The hdl is easy here...


// if the strobe is low then set the outputs to the input based on
   // the select lines, otherwise Aout is low and Ainv is high.
   assign Aout = (strobe) ? 1'b0 :  Aint;
   assign Ainv = ~Aout;

   assign select = {Asel, Bsel, Csel};
  
   always @ (*) begin
      case (select)
        (3'b000) : Aint = A1;
        (3'b001) : Aint = A2;
        (3'b010) : Aint = A3;
        (3'b011) : Aint = A4;
        (3'b100) : Aint = A5;
        (3'b101) : Aint = A6;
        (3'b110) : Aint = A7;
        (3'b111) : Aint = A8;
      endcase
   end
The 74x451 effectively combines two 8 to 1 muxes and makes the outputs tristates. 

// if the strobe is low then set the outputs to the input based on
   // the select lines, otherwise Aout is low.
   assign Aout = (strobe) ? 1'b0 :  Aint;
   assign Bout = (strobe) ? 1'b0 :  Bint;

   assign select = {Asel, Bsel, Csel};
  
   always @ (*) begin
      case (select)
        (3'b000) : Aint = A1;
        (3'b001) : Aint = A2;
        (3'b010) : Aint = A3;
        (3'b011) : Aint = A4;
        (3'b100) : Aint = A5;
        (3'b101) : Aint = A6;
        (3'b110) : Aint = A7;
        (3'b111) : Aint = A8;
      endcase
   end // always @ (*)
  
   always @ (*) begin
      case (select)
        (3'b000) : Bint = B1;
        (3'b001) : Bint = B2;
        (3'b010) : Bint = B3;
        (3'b011) : Bint = B4;
        (3'b100) : Bint = B5;
        (3'b101) : Bint = B6;
        (3'b110) : Bint = B7;
        (3'b111) : Bint = B8;
      endcase
   end
The 74x251 is a single 8 to 1 mux with tristates but includes complimentary outputs.  This is particularly useful when muxes are used to build math functions.

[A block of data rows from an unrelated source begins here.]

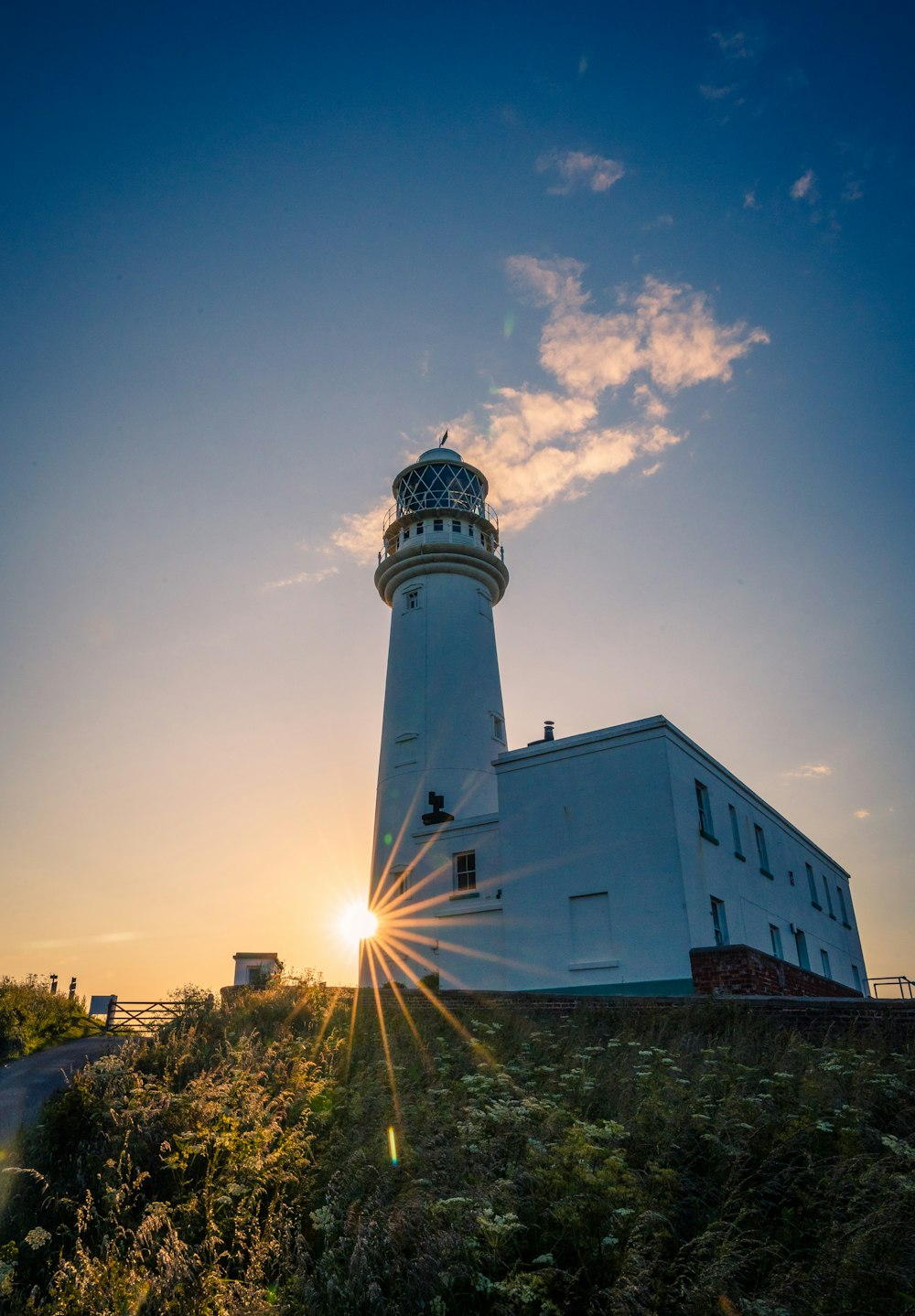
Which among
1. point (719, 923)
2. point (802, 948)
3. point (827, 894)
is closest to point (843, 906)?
point (827, 894)

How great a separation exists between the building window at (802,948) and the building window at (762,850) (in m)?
2.73

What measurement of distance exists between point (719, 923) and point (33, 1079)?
44.6 feet

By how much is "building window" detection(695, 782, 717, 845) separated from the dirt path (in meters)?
12.6

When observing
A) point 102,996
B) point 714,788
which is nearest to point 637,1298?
point 714,788

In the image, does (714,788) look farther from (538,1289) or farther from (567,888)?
(538,1289)

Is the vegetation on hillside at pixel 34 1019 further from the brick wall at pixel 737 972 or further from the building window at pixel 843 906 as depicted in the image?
the building window at pixel 843 906

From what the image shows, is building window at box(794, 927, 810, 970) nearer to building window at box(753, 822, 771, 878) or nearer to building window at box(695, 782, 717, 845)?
building window at box(753, 822, 771, 878)

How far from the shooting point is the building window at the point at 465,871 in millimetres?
22484

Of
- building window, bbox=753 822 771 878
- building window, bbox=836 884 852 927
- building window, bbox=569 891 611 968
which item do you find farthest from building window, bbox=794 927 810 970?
building window, bbox=569 891 611 968

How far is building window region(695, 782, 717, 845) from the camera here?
2064cm

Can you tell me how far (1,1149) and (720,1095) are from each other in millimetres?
7307

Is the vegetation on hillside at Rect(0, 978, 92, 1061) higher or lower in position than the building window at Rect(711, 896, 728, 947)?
lower

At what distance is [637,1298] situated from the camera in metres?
5.61

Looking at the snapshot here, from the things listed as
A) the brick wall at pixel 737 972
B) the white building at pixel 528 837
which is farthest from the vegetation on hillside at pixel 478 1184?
the white building at pixel 528 837
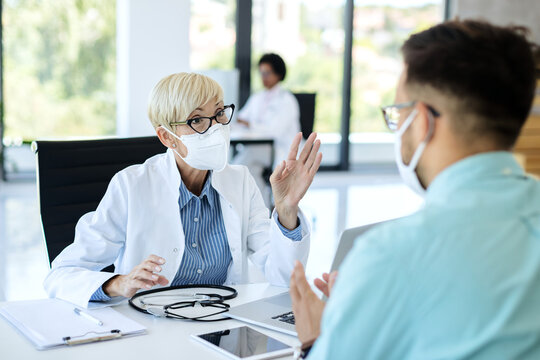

// if the strobe is low then set the outputs to the input based on
   // the select lines, otherwise Aout is low and Ainv is high.
   assign Aout = (enable) ? 1'bz :  Aint;
   assign Ainv = (enable) ? 1'bz : ~Aint;

   assign select = {Asel, Bsel, Csel};
  
   always @ (*) begin
      case (select)
        (3'b000) : Aint = A1;
        (3'b001) : Aint = A2;
        (3'b010) : Aint = A3;
        (3'b011) : Aint = A4;
        (3'b100) : Aint = A5;
        (3'b101) : Aint = A6;
        (3'b110) : Aint = A7;
        (3'b111) : Aint = A8;
      endcase
   end
The last one I like to use is the 74x353 which contains two separate 4 to 1 muxes with the same address lines (but here the outputs are inverted).  It's a lot more common for me to need 2 smaller muxes in a design than 1 larger one.
  assign Aout = (enable) ? 1'bz : ~Aint;
   assign Bout = (enable) ? 1'bz : ~Bint;

   assign select = {Asel, Bsel};
  
   always @ (*) begin
      case (select)
        (2'b00) : Aint = A1;
        (2'b01) : Aint = A2;
        (2'b10) : Aint = A3;
        (2'b11) : Aint = A4;
      endcase
   end
  
   always @ (*) begin
      case (select)
        (2'b00) : Bint = B1;
        (2'b01) : Bint = B2;
        (2'b10) : Bint = B3;
        (2'b11) : Bint = B4;
      endcase
   end        
Most of the time I used muxes for scanning low speed (not time sensitive) inputs for a state change, or selecting which of several similar devices to pay attention to (if I can't connect them to a common bus).  Sometimes I used them in feedback configurations to make more complicated logic.  There are some very interesting things they can do when mixed with ram and a few other logic chips that form the basics of a processor.   One can also use these chips to connect active pipes (higher speed serial connections) from multiple devices to drive an even faster connection efficiently.